# [WHAT IS EXPECTED]
Among the entries below, how many lines include the string "Vietnam"? Answer with only the number.

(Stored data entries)
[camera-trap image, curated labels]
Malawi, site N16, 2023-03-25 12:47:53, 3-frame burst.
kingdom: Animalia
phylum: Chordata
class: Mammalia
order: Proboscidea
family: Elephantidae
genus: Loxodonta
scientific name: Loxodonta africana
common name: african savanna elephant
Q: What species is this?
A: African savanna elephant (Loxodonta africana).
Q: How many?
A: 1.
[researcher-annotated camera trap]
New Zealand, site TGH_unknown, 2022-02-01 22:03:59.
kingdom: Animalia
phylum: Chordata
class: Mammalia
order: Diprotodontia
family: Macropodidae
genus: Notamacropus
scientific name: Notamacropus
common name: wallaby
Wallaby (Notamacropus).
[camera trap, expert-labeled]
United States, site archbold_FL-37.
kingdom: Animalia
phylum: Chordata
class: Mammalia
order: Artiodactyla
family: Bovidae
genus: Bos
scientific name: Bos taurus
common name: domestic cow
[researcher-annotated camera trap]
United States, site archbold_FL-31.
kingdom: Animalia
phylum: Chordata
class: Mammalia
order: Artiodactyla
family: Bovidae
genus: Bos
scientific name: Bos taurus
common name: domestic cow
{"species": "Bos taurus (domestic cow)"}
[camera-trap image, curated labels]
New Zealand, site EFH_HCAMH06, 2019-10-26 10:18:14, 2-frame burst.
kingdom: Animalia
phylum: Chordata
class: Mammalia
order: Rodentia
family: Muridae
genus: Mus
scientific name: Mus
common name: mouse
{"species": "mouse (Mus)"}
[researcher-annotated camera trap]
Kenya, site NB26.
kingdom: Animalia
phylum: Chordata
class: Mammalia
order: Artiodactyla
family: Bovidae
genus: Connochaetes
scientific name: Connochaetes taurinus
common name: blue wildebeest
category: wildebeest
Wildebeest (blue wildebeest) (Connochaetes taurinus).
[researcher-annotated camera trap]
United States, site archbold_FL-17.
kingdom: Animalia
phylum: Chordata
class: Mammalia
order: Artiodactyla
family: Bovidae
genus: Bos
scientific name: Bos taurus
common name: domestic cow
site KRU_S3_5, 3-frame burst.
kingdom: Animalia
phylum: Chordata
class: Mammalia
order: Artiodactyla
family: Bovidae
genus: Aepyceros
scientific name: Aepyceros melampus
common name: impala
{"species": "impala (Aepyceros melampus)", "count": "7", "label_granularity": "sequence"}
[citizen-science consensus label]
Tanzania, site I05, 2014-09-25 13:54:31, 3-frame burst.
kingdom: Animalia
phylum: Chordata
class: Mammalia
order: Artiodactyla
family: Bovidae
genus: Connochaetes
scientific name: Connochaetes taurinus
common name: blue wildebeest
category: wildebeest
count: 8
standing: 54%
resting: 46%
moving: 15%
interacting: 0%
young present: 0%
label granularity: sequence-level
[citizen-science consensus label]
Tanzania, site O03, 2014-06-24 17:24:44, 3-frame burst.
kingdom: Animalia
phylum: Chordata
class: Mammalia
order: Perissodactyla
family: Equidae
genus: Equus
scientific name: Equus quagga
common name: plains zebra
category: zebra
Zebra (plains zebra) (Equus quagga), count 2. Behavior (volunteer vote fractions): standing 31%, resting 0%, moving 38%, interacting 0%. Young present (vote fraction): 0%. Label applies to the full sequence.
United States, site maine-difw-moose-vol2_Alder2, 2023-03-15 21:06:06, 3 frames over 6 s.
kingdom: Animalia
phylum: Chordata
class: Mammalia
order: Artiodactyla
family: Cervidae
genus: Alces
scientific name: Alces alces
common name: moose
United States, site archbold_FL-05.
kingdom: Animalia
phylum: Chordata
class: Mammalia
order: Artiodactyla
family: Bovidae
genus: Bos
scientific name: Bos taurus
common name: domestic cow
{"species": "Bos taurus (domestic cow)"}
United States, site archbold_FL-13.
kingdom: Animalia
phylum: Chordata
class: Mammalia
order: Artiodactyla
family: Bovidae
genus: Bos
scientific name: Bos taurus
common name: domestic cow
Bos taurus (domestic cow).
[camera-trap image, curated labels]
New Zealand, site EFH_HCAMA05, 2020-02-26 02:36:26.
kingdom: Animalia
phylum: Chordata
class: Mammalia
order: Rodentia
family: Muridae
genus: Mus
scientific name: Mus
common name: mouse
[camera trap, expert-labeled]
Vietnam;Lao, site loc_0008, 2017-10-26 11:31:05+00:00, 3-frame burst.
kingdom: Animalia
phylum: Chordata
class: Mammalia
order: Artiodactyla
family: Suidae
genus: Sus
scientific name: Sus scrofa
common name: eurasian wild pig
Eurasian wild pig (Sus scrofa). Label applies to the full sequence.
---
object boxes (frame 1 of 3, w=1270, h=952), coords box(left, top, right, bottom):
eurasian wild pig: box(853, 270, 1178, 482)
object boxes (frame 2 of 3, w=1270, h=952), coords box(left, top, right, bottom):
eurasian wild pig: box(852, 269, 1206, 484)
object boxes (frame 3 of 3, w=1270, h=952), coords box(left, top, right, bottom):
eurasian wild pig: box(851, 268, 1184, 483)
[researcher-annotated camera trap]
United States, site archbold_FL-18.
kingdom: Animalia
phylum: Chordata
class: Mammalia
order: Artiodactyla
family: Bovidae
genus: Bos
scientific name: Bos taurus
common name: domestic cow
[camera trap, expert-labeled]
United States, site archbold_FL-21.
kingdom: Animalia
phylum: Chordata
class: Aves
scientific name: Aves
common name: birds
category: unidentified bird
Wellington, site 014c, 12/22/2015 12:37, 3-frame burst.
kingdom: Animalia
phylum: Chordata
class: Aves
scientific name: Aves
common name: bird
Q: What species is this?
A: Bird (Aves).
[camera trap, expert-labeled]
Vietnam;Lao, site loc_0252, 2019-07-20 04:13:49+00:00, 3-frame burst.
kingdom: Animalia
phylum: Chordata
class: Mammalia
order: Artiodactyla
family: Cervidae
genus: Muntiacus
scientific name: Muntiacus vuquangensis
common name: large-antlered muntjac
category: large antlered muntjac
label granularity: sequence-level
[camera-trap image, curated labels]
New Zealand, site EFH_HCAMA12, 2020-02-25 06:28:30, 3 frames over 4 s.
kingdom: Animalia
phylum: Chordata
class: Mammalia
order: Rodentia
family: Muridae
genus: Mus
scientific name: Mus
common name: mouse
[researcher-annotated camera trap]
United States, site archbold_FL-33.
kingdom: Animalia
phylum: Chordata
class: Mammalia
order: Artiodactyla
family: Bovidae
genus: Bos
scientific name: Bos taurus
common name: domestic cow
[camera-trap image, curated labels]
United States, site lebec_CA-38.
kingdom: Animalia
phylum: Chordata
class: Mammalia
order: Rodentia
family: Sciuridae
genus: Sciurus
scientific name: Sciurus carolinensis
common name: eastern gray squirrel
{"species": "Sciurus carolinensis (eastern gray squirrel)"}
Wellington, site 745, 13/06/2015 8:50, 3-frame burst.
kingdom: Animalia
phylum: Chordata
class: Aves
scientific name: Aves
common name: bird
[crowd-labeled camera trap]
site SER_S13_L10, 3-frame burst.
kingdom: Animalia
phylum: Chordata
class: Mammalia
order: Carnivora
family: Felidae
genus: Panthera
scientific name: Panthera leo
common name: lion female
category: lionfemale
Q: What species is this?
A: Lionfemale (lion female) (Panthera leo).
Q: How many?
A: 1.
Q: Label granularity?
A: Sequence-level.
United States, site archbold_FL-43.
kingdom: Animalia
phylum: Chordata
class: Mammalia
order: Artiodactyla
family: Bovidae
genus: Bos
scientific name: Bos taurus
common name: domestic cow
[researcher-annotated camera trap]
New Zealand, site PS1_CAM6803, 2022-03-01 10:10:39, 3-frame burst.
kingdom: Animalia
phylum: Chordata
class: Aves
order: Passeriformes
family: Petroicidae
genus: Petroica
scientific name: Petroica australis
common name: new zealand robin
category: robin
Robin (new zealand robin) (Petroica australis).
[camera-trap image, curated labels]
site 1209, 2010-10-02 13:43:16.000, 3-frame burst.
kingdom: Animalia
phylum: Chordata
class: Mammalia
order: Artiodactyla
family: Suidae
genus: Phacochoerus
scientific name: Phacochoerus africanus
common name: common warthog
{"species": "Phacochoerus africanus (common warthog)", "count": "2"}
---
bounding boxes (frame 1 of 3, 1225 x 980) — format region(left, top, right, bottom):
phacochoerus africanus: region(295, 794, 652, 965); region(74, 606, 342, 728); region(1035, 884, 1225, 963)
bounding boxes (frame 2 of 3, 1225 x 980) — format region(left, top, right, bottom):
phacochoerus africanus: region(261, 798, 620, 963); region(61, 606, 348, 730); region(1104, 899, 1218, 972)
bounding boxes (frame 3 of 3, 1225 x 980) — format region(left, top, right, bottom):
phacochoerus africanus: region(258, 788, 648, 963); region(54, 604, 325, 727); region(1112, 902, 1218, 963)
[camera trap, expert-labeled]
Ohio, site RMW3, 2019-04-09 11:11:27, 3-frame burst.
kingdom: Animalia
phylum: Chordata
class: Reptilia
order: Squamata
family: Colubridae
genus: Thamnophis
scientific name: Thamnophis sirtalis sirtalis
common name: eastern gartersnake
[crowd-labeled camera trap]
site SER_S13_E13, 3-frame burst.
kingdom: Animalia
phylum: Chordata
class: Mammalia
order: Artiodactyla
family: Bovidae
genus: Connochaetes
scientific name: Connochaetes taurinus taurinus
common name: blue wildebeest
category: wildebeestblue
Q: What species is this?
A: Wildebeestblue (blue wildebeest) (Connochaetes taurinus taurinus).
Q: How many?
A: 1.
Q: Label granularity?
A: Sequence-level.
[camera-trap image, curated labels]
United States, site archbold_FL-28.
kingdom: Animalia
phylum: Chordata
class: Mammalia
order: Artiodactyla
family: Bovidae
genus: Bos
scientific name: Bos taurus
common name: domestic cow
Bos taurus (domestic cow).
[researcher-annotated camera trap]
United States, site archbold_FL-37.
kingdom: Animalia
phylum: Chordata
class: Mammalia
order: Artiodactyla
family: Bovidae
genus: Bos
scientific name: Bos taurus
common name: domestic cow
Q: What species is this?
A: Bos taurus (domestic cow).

# [SOLUTION TO THIS TASK]
2